Cisco disclosed CVE-2026-20182 on May 14, an authentication bypass in Cisco Catalyst SD-WAN Controller and Manager with a CVSS score of 10.0. The flaw allows unauthenticated remote attackers to obtain administrative privileges. The first exploitation attempts were observed less than four hours after public disclosure, according to security researchers tracking the CVE.

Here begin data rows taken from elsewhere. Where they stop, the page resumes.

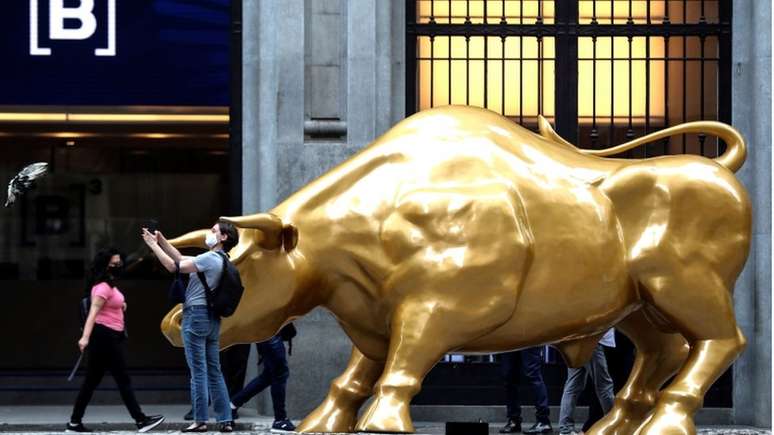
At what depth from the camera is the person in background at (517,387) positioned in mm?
14898

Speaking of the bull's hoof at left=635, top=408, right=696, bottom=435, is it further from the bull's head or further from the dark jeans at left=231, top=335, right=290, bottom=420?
the dark jeans at left=231, top=335, right=290, bottom=420

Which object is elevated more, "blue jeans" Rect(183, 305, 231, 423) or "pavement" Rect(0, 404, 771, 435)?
"blue jeans" Rect(183, 305, 231, 423)

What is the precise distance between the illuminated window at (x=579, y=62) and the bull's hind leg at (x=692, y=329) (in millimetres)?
7070

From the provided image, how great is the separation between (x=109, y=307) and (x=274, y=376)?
1.53m

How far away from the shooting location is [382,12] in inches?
625

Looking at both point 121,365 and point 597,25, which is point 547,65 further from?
point 121,365

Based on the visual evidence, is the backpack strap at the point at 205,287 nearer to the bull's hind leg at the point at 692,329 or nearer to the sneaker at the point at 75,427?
the bull's hind leg at the point at 692,329

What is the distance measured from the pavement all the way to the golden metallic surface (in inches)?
188

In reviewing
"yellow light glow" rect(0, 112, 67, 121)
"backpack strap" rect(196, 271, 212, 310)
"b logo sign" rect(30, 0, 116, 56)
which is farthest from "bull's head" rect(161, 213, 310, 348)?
"yellow light glow" rect(0, 112, 67, 121)

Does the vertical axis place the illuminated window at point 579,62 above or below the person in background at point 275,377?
above

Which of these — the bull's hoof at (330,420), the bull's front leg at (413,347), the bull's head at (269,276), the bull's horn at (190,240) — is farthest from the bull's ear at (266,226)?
the bull's hoof at (330,420)

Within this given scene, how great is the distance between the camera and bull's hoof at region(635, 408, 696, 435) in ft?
29.7

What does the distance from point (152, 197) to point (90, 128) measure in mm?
1034

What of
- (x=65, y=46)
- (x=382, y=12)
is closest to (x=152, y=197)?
(x=65, y=46)
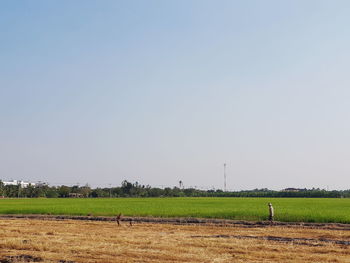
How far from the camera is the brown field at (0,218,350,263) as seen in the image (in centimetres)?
1576

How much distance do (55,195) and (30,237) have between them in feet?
362

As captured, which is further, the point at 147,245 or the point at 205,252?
the point at 147,245

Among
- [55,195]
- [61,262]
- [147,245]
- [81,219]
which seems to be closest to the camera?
[61,262]

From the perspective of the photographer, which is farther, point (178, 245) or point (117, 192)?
point (117, 192)

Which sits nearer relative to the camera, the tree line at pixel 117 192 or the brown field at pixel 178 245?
the brown field at pixel 178 245

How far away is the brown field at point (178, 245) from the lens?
1576 centimetres

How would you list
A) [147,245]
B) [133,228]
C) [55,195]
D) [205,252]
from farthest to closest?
[55,195], [133,228], [147,245], [205,252]

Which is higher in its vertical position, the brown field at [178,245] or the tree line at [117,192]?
the tree line at [117,192]

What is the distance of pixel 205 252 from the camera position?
17.0 metres

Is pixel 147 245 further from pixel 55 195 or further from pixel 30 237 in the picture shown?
pixel 55 195

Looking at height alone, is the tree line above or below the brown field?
above

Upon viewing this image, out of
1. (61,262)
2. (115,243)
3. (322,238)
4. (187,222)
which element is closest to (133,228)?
(187,222)

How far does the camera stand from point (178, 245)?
61.9 ft

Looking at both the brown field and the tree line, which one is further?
the tree line
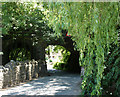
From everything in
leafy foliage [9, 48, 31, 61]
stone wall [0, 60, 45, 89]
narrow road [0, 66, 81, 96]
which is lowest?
narrow road [0, 66, 81, 96]

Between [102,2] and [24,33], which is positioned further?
[24,33]

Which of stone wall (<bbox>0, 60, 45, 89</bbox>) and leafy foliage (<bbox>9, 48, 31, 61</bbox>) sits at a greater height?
leafy foliage (<bbox>9, 48, 31, 61</bbox>)

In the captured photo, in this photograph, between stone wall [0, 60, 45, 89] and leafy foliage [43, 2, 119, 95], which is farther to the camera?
stone wall [0, 60, 45, 89]

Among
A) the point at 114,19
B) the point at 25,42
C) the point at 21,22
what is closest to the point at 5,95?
the point at 21,22

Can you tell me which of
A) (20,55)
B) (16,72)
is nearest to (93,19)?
(16,72)

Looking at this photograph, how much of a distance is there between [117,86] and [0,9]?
641cm

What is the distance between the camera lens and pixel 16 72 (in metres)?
8.52

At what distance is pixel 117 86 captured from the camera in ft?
14.8

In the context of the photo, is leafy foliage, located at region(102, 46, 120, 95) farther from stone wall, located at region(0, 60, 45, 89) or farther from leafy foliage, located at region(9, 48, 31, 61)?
leafy foliage, located at region(9, 48, 31, 61)

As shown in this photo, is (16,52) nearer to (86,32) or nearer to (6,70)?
(6,70)

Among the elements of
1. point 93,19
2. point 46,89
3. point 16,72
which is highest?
point 93,19

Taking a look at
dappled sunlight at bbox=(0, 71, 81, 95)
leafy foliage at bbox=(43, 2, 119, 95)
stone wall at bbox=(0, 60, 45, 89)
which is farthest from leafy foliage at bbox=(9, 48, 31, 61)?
leafy foliage at bbox=(43, 2, 119, 95)

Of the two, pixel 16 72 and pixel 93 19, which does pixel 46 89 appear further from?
pixel 93 19

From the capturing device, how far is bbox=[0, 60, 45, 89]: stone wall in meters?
7.40
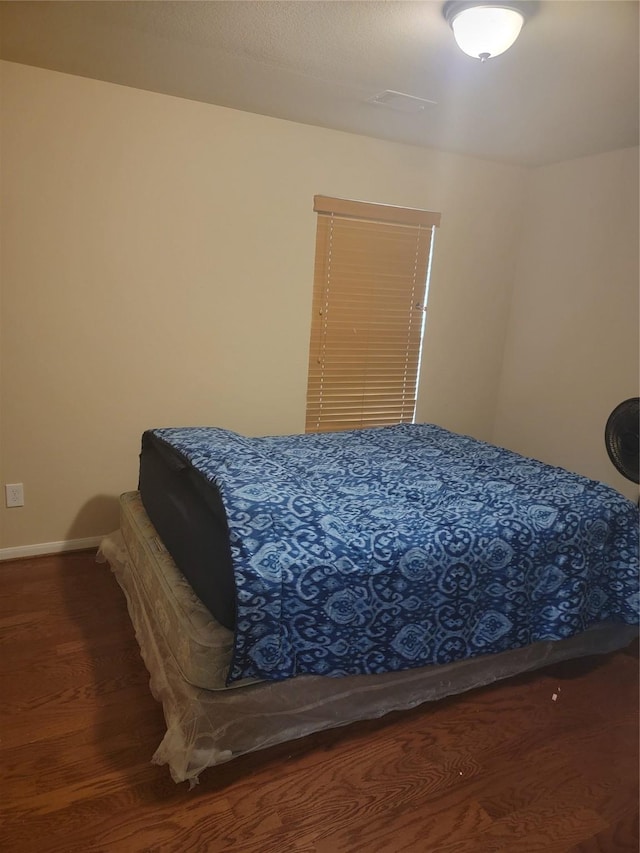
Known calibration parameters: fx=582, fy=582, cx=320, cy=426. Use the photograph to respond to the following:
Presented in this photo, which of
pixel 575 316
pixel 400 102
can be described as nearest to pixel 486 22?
pixel 400 102

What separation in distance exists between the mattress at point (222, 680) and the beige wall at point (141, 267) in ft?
2.70

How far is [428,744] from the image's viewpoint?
1847mm

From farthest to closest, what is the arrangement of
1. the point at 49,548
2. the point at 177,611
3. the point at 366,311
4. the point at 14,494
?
the point at 366,311, the point at 49,548, the point at 14,494, the point at 177,611

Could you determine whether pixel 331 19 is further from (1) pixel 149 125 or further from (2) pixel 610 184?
(2) pixel 610 184

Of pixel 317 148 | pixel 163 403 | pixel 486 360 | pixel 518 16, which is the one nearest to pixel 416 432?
pixel 486 360

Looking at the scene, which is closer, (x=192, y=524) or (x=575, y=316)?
(x=192, y=524)

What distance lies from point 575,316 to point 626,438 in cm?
121

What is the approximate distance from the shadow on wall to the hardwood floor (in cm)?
73

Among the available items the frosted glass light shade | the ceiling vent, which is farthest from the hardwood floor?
the ceiling vent

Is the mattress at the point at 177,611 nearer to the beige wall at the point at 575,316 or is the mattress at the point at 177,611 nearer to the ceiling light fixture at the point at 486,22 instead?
the ceiling light fixture at the point at 486,22

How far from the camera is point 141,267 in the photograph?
2.78m

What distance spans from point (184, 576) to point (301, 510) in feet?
1.63

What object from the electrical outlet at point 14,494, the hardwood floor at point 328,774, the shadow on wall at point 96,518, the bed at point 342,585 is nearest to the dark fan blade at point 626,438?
the bed at point 342,585

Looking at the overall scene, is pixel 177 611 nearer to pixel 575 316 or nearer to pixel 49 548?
pixel 49 548
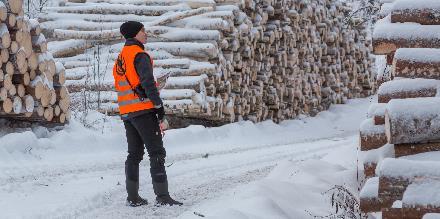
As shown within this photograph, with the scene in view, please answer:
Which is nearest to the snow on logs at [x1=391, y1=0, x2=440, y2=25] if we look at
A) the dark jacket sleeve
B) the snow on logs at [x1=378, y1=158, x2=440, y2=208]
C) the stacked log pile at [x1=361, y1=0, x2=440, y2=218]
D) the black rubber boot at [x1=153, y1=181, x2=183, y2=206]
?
the stacked log pile at [x1=361, y1=0, x2=440, y2=218]

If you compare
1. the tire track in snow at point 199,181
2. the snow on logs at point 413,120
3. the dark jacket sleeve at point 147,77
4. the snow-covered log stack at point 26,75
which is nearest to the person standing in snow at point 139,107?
the dark jacket sleeve at point 147,77

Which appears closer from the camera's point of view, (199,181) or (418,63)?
(418,63)

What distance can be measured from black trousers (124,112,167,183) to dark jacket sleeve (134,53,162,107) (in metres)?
0.21

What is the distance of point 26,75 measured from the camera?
9.73 m

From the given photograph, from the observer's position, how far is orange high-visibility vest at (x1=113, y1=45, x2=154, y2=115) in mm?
6621

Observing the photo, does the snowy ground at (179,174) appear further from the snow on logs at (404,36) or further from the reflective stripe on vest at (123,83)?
the snow on logs at (404,36)

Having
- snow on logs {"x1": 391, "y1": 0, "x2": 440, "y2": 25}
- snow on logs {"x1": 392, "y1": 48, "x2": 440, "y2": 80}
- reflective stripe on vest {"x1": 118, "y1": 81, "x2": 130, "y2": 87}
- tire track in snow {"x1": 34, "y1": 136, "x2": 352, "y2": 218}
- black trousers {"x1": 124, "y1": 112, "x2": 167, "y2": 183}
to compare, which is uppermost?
snow on logs {"x1": 391, "y1": 0, "x2": 440, "y2": 25}

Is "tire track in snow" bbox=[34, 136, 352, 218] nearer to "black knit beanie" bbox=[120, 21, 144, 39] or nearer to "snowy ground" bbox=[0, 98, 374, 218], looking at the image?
"snowy ground" bbox=[0, 98, 374, 218]

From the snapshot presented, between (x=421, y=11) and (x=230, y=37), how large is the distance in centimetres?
901

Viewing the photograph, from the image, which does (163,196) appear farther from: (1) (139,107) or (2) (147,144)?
(1) (139,107)

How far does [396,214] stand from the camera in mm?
4352

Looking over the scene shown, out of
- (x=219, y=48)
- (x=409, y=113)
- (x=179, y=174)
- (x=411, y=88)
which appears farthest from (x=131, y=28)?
(x=219, y=48)

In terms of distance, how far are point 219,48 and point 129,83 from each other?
707cm

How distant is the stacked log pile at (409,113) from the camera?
4332 millimetres
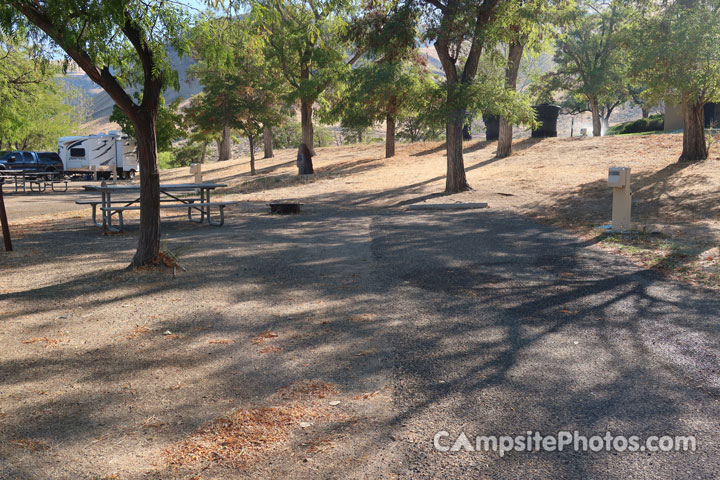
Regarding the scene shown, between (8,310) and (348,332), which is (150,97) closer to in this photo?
(8,310)

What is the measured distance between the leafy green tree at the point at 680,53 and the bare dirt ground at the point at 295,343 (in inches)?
209

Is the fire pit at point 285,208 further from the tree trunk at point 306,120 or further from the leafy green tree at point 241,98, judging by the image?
the tree trunk at point 306,120

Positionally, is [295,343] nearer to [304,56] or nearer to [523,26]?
[523,26]

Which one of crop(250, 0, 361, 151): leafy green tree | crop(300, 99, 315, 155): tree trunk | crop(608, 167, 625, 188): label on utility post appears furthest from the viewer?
crop(300, 99, 315, 155): tree trunk

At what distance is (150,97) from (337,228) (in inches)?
202

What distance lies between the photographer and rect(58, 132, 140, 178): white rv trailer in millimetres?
34094

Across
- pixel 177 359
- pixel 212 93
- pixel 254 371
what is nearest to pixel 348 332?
pixel 254 371

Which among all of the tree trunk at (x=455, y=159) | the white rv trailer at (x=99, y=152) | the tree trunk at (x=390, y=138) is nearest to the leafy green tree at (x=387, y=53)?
the tree trunk at (x=455, y=159)

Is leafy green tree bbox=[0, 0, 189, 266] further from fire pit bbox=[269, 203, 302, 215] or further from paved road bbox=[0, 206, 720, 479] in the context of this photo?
fire pit bbox=[269, 203, 302, 215]

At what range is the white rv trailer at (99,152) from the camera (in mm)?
34094

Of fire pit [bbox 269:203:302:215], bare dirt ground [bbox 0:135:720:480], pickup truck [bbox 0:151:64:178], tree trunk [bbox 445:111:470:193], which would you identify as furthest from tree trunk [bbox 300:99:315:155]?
bare dirt ground [bbox 0:135:720:480]

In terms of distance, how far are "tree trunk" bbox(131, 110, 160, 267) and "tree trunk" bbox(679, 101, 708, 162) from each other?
15.3 metres

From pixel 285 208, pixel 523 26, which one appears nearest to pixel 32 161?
pixel 285 208

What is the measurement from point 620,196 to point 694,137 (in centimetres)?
951
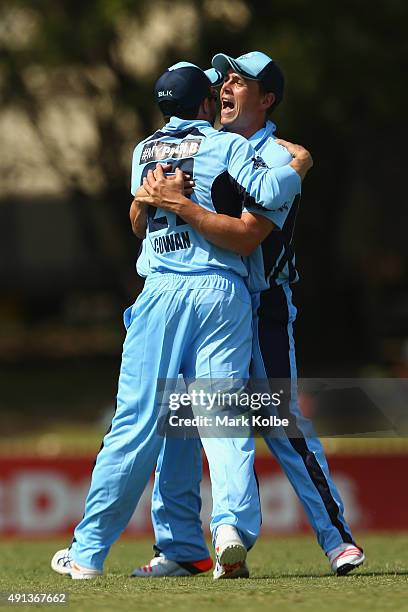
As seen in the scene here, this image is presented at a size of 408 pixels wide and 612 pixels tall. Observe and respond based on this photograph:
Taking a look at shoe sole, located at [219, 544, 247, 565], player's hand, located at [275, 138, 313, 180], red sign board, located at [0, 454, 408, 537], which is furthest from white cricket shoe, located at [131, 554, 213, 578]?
red sign board, located at [0, 454, 408, 537]

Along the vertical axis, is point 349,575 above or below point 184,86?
below

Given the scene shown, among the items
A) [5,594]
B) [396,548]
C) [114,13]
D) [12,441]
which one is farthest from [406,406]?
[12,441]

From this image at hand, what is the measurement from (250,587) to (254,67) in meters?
2.04

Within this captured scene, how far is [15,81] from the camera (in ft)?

The exploitation window is the operational fact that matters. Four hours from public disclosure to first observed attempts is consistent with attackers monitoring vendor disclosure feeds and acting on the same day. Anyone running affected versions during that window who had not patched was relying on the obscurity gap between disclosure and attack tooling. That gap has closed for high-severity CVEs across the past 18 months as exploitation pipelines have automated. CVSS 10.0 with no required authentication means a full administrative compromise is achievable from outside the network. For SD-WAN deployments specifically, that means the attacker controls the routing topology, traffic shaping, and any tunneled traffic across the management plane. Cisco has not yet disclosed the full list of products and versions; the catalog entry is still being updated. CISA has not yet listed the CVE in its Known Exploited Vulnerabilities catalog, but the active-exploitation reports likely qualify it for inclusion this week.
For Cisco SD-WAN operators: patch immediately if you have not already, and audit the management plane logs for unauthorized administrative actions in the past 48 hours. If you find evidence of compromise, assume any tunneled traffic from that period was visible to the attacker.